The upsides include pooling of expertise and resources, broader geographic reach, reduced risk, and enhanced financing and bonding capacity. But joint ventures also have potential pitfalls, so they need to be set up and managed with care.

Getting Started

It's important to understand how joint ventures work, because you never know when you'll be presented with the opportunity to form or join one. For example, your firm might possess the requisite experience and ties with local contractors that a client is looking for, but you might lack the manpower, licensing or financial reserves to complete the project alone. As an experienced local contractor, you could secure the job and then form a joint venture with a bigger firm that will supply extra manpower, cash reserves, licensing and bonding capacity to see the project through completion.

Before jumping headfirst into a joint venture, however, conduct due diligence to verify a potential partner's financial strength and capabilities, as well as its bonding and financing capacity. Request copies of the company's financial statements and tax returns. Also inquire about any outstanding legal claims and talk to past joint venture partners, if possible. If one of the parties to a joint venture fails, the others may be responsible for completing the project.

READ MORE: Considering Credit to Finance Business Growth in the Construction Industry

Comprehensive Agreements

New Call-to-actionOnce you've selected a joint venture partner, work closely with your attorney to set up a formal written joint venture agreement. Proactive planning in the early stages of your relationship can have a direct, material impact upon your tax and cash flow consequences as the venture progresses.

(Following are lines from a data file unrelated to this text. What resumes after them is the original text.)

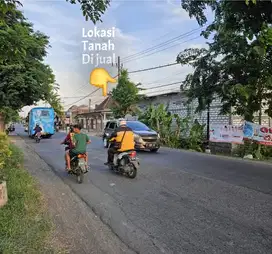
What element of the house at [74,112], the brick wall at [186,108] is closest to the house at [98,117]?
the house at [74,112]

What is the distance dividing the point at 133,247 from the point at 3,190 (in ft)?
9.02

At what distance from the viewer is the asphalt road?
15.2 feet

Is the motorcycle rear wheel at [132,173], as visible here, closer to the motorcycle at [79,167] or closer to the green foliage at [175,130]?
the motorcycle at [79,167]

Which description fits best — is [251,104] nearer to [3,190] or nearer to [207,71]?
[207,71]

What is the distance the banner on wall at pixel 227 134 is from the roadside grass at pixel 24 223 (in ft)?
39.7

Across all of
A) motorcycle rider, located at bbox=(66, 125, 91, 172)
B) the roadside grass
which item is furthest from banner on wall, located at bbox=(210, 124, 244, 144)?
the roadside grass

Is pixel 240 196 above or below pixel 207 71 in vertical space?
below

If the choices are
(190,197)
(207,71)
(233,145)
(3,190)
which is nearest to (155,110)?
(207,71)

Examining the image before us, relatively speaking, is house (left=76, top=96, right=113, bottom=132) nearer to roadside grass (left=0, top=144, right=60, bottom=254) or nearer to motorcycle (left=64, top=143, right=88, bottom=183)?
motorcycle (left=64, top=143, right=88, bottom=183)

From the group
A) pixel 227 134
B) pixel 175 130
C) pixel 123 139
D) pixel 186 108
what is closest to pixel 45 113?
pixel 186 108

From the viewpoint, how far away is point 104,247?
4461 mm

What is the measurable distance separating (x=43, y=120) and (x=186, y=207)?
33506 mm

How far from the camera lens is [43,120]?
38.1 meters

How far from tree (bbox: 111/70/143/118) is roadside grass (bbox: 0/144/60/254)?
2850 centimetres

Your agreement spells out the details of your business relationship, including:

Business structure: Most joint ventures are set up as separate legal entities, such as partnerships, corporations or limited liability companies, in which each member has a proportionate interest. Entity choice has important tax and liability implications that you can discuss with your tax and legal advisors before choosing.

Capital contributions: Each joint venture member will contribute cash, equipment or other "capital" to get the project started. Additional contributions may be required throughout the duration of the joint venture. The agreement defines the conditions that require capital calls and what will happen if any partners fail to contribute additional funds.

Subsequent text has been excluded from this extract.